The often spiralling costs of payday loans have been widely reported on since they first became available. Hidden and unclear terms and hefty late fees have led to numerous cases of snowballing debts.

The Rise of Payday Loans

Payday loans, which originated in the United States, became popular in the UK in 2009 after the financial crisis had begun. The demand quadrupled in comparison to the previous years and as a result, the number of payday loan lenders also increased.

Despite the rise in demand for short-term loans, the number of companies offering loans within the market fell sharply in the last 2 years. From nearly 250 firms operating in 2013 only 30 to 40 remain in 2015; this is largely due to the government’s clampdown on payday loan lenders.

Changes In Regulation By The FCA

There has been a call for tighter regulation for payday loan lenders for a number of years and finally, in January 2015, the Financial Conduct Authority imposed caps on how much lenders can charge.

The caps were set at a maximum of 0.8% of the borrowed amount for each day in the loan period. In addition to the cap, a limit of £15 was put into place on default fees. So, if there is a failure to make a repayment the fine is limited to this £15. A number of additional regulations were also put into force which limited repayments to twice the originally borrowed amount and state that lenders can not try to reclaim debts from a borrower more than twice.
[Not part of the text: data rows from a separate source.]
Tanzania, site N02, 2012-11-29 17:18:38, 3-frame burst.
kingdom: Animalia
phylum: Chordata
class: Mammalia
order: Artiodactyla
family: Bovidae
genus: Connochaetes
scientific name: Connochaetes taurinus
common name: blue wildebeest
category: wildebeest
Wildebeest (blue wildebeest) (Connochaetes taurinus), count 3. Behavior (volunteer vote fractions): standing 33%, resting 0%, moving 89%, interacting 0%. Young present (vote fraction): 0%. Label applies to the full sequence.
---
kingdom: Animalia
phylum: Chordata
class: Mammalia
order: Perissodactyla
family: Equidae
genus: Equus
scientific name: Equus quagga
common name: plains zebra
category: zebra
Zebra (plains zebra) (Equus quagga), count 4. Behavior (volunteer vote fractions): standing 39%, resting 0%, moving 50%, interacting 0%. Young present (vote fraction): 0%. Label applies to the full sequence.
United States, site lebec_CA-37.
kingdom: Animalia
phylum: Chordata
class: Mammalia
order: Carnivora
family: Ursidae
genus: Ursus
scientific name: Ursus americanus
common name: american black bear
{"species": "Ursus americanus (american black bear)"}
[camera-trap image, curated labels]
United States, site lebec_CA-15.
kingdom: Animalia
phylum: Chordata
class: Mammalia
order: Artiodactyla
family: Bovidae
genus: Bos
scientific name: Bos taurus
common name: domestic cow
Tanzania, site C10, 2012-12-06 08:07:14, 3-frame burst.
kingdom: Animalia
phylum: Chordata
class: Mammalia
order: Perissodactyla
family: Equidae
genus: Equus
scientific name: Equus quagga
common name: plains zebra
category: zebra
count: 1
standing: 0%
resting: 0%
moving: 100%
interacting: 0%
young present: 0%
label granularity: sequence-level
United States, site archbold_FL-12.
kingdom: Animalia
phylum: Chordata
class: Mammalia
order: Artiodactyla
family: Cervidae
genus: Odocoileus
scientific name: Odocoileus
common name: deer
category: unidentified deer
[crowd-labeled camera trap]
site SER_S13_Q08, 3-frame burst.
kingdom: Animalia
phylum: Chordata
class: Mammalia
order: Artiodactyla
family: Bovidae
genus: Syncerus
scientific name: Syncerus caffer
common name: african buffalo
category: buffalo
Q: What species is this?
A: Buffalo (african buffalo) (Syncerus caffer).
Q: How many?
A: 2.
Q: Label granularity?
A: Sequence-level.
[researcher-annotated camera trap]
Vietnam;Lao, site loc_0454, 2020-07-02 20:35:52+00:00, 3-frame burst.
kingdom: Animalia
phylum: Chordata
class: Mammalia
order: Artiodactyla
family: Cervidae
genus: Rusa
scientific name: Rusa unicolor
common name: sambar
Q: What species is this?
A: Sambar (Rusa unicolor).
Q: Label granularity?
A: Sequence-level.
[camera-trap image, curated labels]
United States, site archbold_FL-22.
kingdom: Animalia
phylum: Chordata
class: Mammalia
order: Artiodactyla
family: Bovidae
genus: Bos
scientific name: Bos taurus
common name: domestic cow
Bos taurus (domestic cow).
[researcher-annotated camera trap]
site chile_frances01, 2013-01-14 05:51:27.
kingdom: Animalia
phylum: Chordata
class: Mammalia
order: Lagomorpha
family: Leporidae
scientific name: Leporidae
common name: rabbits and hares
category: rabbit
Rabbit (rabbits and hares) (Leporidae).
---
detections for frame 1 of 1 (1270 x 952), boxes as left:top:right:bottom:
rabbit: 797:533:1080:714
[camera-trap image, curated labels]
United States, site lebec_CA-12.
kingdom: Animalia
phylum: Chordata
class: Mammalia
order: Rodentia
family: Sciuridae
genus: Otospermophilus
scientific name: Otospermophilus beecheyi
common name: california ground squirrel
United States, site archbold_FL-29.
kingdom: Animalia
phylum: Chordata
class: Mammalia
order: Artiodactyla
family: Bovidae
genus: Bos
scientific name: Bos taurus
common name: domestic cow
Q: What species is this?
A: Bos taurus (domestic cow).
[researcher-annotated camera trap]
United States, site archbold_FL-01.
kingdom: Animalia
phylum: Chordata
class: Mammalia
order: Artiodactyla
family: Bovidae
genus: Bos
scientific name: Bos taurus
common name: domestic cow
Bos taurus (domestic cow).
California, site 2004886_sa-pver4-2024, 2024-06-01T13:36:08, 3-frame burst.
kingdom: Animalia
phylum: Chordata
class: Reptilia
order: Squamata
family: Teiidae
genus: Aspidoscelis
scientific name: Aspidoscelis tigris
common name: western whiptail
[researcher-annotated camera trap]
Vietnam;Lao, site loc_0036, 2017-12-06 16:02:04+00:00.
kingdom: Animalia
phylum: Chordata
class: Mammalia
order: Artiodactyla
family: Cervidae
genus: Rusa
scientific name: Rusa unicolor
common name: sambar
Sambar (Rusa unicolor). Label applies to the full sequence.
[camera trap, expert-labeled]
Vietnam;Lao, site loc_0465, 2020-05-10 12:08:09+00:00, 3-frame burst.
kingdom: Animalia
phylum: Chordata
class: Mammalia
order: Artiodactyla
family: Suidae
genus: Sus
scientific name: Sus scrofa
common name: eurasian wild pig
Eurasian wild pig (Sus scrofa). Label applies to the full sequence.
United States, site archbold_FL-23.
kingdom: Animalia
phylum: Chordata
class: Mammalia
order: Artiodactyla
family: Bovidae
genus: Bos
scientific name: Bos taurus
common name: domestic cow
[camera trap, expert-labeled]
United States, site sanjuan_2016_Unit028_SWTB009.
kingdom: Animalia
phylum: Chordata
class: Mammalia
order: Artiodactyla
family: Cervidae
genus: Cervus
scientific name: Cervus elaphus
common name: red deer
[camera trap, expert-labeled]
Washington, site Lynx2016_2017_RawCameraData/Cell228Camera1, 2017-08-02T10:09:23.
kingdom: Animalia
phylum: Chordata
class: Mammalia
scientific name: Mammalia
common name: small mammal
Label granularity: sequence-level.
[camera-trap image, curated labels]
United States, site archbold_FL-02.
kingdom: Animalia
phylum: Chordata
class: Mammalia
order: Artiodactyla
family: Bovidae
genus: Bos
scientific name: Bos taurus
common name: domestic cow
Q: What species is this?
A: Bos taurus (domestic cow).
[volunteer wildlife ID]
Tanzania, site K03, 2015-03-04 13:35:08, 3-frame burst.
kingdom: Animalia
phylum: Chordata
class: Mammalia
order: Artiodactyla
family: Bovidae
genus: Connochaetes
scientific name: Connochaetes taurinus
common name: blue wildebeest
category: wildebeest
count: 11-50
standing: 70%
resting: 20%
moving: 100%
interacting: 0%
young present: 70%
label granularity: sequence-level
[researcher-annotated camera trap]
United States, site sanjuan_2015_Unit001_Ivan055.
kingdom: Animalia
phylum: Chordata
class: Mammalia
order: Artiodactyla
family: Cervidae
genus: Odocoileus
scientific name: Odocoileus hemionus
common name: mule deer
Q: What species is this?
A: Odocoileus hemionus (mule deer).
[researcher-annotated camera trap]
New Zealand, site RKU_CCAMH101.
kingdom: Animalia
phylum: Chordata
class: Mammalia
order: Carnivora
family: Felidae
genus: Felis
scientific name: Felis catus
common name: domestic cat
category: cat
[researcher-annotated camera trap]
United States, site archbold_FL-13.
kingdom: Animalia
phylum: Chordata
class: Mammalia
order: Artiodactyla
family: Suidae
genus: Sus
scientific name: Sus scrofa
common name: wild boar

Additionally, borrowers are now more strictly assessed which the trade body reports has led to around 80% of loan applications being rejected by lenders. The fear is that these rejected borrowers are turning to dangerous alternatives such as illegal loan sharks; the Consumer Finance Association claims that 4% of these borrowers are turning to illegal loan lenders. Borrowers should be aware of the risks of using loan sharks. Loan sharks are known to charge extortionate rates and often use extreme methods to reclaim their debts. Borrowers are advised to explore their options and keep in mind that payday loans are not designed to be a long-term solution to financial difficulty. There are still plenty of short-term loan lenders besides the big names in the market so be sure to compare different borrowing options before making a potentially costly decision.